Reproduce only the lines starting at "Place the following" and ending at "Answer: the grass", swapping "items" for "objects" and changing nothing else.

* **Items**:
▼
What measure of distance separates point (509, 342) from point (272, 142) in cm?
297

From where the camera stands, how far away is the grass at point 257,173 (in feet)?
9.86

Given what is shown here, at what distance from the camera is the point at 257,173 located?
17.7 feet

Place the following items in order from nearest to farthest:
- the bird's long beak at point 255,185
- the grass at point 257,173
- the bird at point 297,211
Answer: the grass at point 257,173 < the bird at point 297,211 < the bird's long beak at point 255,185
▲
▼
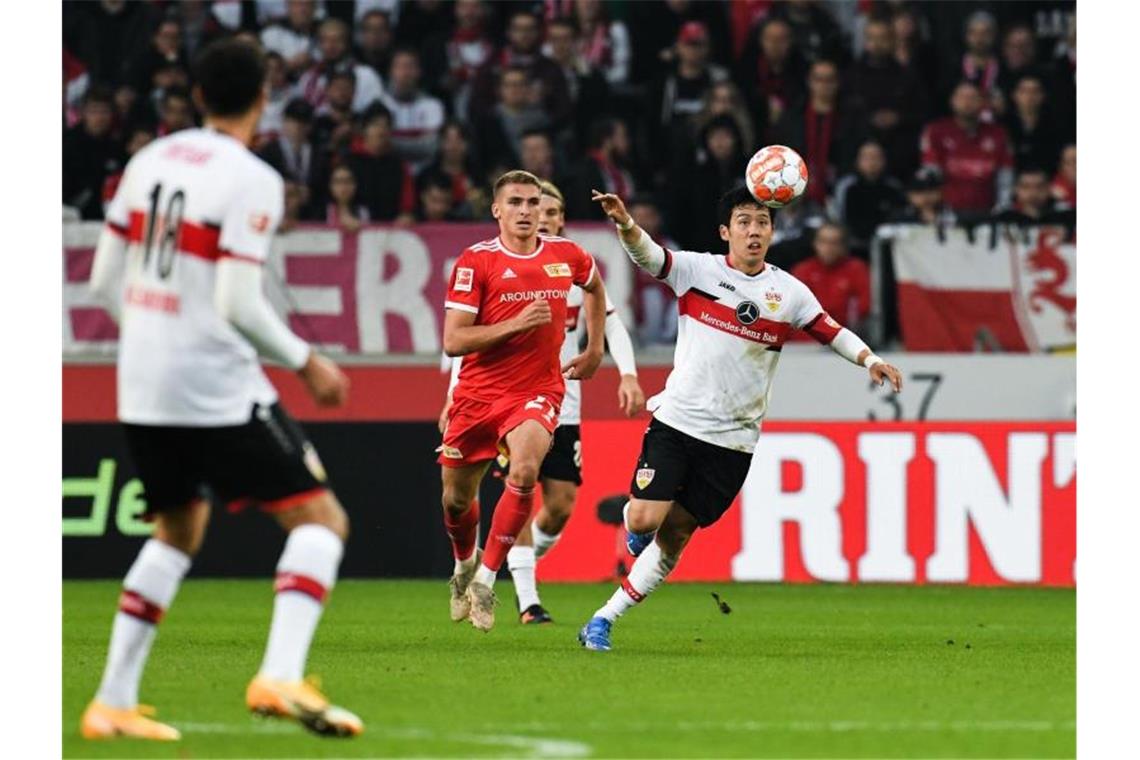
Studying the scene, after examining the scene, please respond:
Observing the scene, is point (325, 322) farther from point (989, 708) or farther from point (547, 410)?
▲
* **Task answer**:
Place the following objects in order from nearest to farthest:
- the bird's long beak at point 255,185
- the grass at point 257,173
- the bird at point 297,211
Answer: the grass at point 257,173 < the bird at point 297,211 < the bird's long beak at point 255,185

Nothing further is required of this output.